Deaconess Mary wrote:
‘In my early teens, I was involved in Christian Endeavour, which brought together young people from different denominations at High School. I was Vice-President of Christian Union. I studied at Croydon Missionary and Bible College with men and women of different denominations. In China as a missionary, I worked with missionaries of different Churches.
‘On returning to Australia, I became interested in the Women’s World Day of Prayer and the New South Wales Women’s Inter-Church Council. There was no Federal body uniting Australian Church Women.
'My prayers were answered when the Australian Council of Churches asked Mrs M. Wyllie, Mrs K. Dey, Mrs M. Verco to form a Committee to bring forth a proposal re. a national body – the result of which a Conference of ladies representing different denominations and states was held at Deaconess House …’

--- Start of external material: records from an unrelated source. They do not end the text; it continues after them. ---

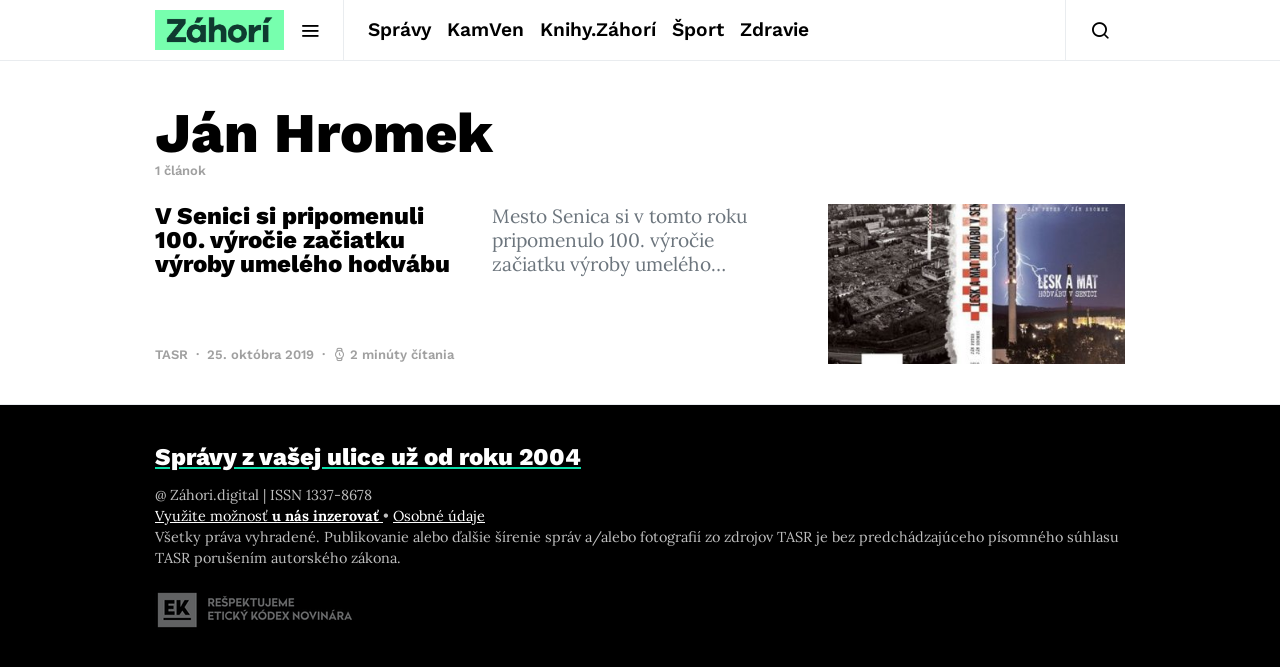

--- FILE ---
content_type: text/html; charset=utf-8
request_url: https://www.google.com/recaptcha/api2/aframe
body_size: 265
content:
<!DOCTYPE HTML><html><head><meta http-equiv="content-type" content="text/html; charset=UTF-8"></head><body><script nonce="sjqSnFOvjCXhnx_Sfdqpwg">/** Anti-fraud and anti-abuse applications only. See google.com/recaptcha */ try{var clients={'sodar':'https://pagead2.googlesyndication.com/pagead/sodar?'};window.addEventListener("message",function(a){try{if(a.source===window.parent){var b=JSON.parse(a.data);var c=clients[b['id']];if(c){var d=document.createElement('img');d.src=c+b['params']+'&rc='+(localStorage.getItem("rc::a")?sessionStorage.getItem("rc::b"):"");window.document.body.appendChild(d);sessionStorage.setItem("rc::e",parseInt(sessionStorage.getItem("rc::e")||0)+1);localStorage.setItem("rc::h",'1769813463464');}}}catch(b){}});window.parent.postMessage("_grecaptcha_ready", "*");}catch(b){}</script></body></html>

--- FILE ---
content_type: text/plain; charset=UTF-8
request_url: https://at.teads.tv/fpc?analytics_tag_id=PUB_21261&tfpvi=&gdpr_status=22&gdpr_reason=220&gdpr_consent=&ccpa_consent=&shared_ids=&sv=d656f4a&
body_size: -83
content:
YmYzMjVkMDktNzk0NC00MmYyLTllOWYtZGQ4NGVmMGQzNWNmIy02LTk=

Deaconess Mary Andrews was instrumental in the birth of Australian Church Women, and she commented years later: ‘it has been a joy to see that ACW has grown and is fulfilling the original aim to unite Christian women together in their allegiance to the Lord Jesus Christ.’
Mary passed away on 16 October 1996. After 81 years of faithful stewardship, these words were pronounced: ‘Deaconess Mary Andrews, enter into the rest of your Lord.’

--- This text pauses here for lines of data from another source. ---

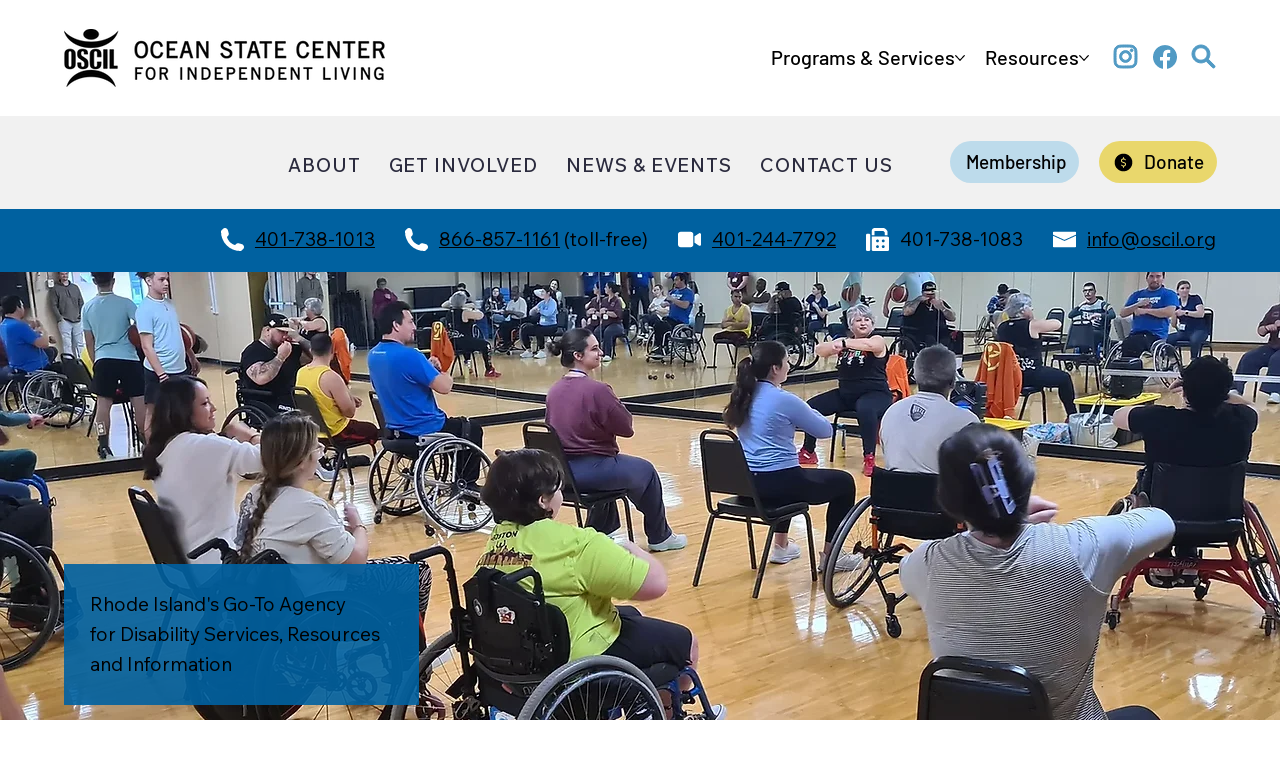

--- FILE ---
content_type: text/css; charset=utf-8
request_url: https://www.oscil.org/_serverless/pro-gallery-css-v4-server/layoutCss?ver=2&id=comp-lxc6pq2n&items=0_1024_747%7C0_2000_1333%7C0_1000_750%7C0_1800_1303&container=3384.671875_1152_1109.5_720&options=gallerySizeType:px%7CgallerySizePx:292%7CimageMargin:32%7CisRTL:false%7CgalleryLayout:2%7CtitlePlacement:SHOW_BELOW%7CcubeRatio:1.3333333333333333%7CisVertical:true%7CtextBoxHeight:310
body_size: -164
content:
#pro-gallery-comp-lxc6pq2n [data-hook="item-container"][data-idx="0"].gallery-item-container{opacity: 1 !important;display: block !important;transition: opacity .2s ease !important;top: 0px !important;left: 0px !important;right: auto !important;height: 508px !important;width: 264px !important;} #pro-gallery-comp-lxc6pq2n [data-hook="item-container"][data-idx="0"] .gallery-item-common-info-outer{height: 310px !important;} #pro-gallery-comp-lxc6pq2n [data-hook="item-container"][data-idx="0"] .gallery-item-common-info{height: 310px !important;width: 100% !important;} #pro-gallery-comp-lxc6pq2n [data-hook="item-container"][data-idx="0"] .gallery-item-wrapper{width: 264px !important;height: 198px !important;margin: 0 !important;} #pro-gallery-comp-lxc6pq2n [data-hook="item-container"][data-idx="0"] .gallery-item-content{width: 264px !important;height: 198px !important;margin: 0px 0px !important;opacity: 1 !important;} #pro-gallery-comp-lxc6pq2n [data-hook="item-container"][data-idx="0"] .gallery-item-hover{width: 264px !important;height: 198px !important;opacity: 1 !important;} #pro-gallery-comp-lxc6pq2n [data-hook="item-container"][data-idx="0"] .item-hover-flex-container{width: 264px !important;height: 198px !important;margin: 0px 0px !important;opacity: 1 !important;} #pro-gallery-comp-lxc6pq2n [data-hook="item-container"][data-idx="0"] .gallery-item-wrapper img{width: 100% !important;height: 100% !important;opacity: 1 !important;} #pro-gallery-comp-lxc6pq2n [data-hook="item-container"][data-idx="1"].gallery-item-container{opacity: 1 !important;display: block !important;transition: opacity .2s ease !important;top: 0px !important;left: 296px !important;right: auto !important;height: 508px !important;width: 264px !important;} #pro-gallery-comp-lxc6pq2n [data-hook="item-container"][data-idx="1"] .gallery-item-common-info-outer{height: 310px !important;} #pro-gallery-comp-lxc6pq2n [data-hook="item-container"][data-idx="1"] .gallery-item-common-info{height: 310px !important;width: 100% !important;} #pro-gallery-comp-lxc6pq2n [data-hook="item-container"][data-idx="1"] .gallery-item-wrapper{width: 264px !important;height: 198px !important;margin: 0 !important;} #pro-gallery-comp-lxc6pq2n [data-hook="item-container"][data-idx="1"] .gallery-item-content{width: 264px !important;height: 198px !important;margin: 0px 0px !important;opacity: 1 !important;} #pro-gallery-comp-lxc6pq2n [data-hook="item-container"][data-idx="1"] .gallery-item-hover{width: 264px !important;height: 198px !important;opacity: 1 !important;} #pro-gallery-comp-lxc6pq2n [data-hook="item-container"][data-idx="1"] .item-hover-flex-container{width: 264px !important;height: 198px !important;margin: 0px 0px !important;opacity: 1 !important;} #pro-gallery-comp-lxc6pq2n [data-hook="item-container"][data-idx="1"] .gallery-item-wrapper img{width: 100% !important;height: 100% !important;opacity: 1 !important;} #pro-gallery-comp-lxc6pq2n [data-hook="item-container"][data-idx="2"].gallery-item-container{opacity: 1 !important;display: block !important;transition: opacity .2s ease !important;top: 0px !important;left: 592px !important;right: auto !important;height: 508px !important;width: 264px !important;} #pro-gallery-comp-lxc6pq2n [data-hook="item-container"][data-idx="2"] .gallery-item-common-info-outer{height: 310px !important;} #pro-gallery-comp-lxc6pq2n [data-hook="item-container"][data-idx="2"] .gallery-item-common-info{height: 310px !important;width: 100% !important;} #pro-gallery-comp-lxc6pq2n [data-hook="item-container"][data-idx="2"] .gallery-item-wrapper{width: 264px !important;height: 198px !important;margin: 0 !important;} #pro-gallery-comp-lxc6pq2n [data-hook="item-container"][data-idx="2"] .gallery-item-content{width: 264px !important;height: 198px !important;margin: 0px 0px !important;opacity: 1 !important;} #pro-gallery-comp-lxc6pq2n [data-hook="item-container"][data-idx="2"] .gallery-item-hover{width: 264px !important;height: 198px !important;opacity: 1 !important;} #pro-gallery-comp-lxc6pq2n [data-hook="item-container"][data-idx="2"] .item-hover-flex-container{width: 264px !important;height: 198px !important;margin: 0px 0px !important;opacity: 1 !important;} #pro-gallery-comp-lxc6pq2n [data-hook="item-container"][data-idx="2"] .gallery-item-wrapper img{width: 100% !important;height: 100% !important;opacity: 1 !important;} #pro-gallery-comp-lxc6pq2n [data-hook="item-container"][data-idx="3"]{display: none !important;} #pro-gallery-comp-lxc6pq2n .pro-gallery-prerender{height:508px !important;}#pro-gallery-comp-lxc6pq2n {height:508px !important; width:1152px !important;}#pro-gallery-comp-lxc6pq2n .pro-gallery-margin-container {height:508px !important;}#pro-gallery-comp-lxc6pq2n .pro-gallery {height:508px !important; width:1152px !important;}#pro-gallery-comp-lxc6pq2n .pro-gallery-parent-container {height:508px !important; width:1184px !important;}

Approximately six hundred people attended the Thanksgiving Service for her life at St Andrew’s Cathedral, Sydney, on 23 October 1996. The hymns sung at the service were those sung on the occasion of Mary’s ordination.
Again, this time in the person of Deaconess Mary Andrews, we see what can be achieved when women are released for ministry and permitted to go beyond the expectations of ‘what women should do’.
*According to the Department of Prime Minister and Cabinet section of the Australian Government website: ‘Australia’s distinctive honours system began in 1975 with the creation of the Order of Australia, to recognise service to the nation or humanity, as well as the Australian Bravery Decorations and the National Medal.’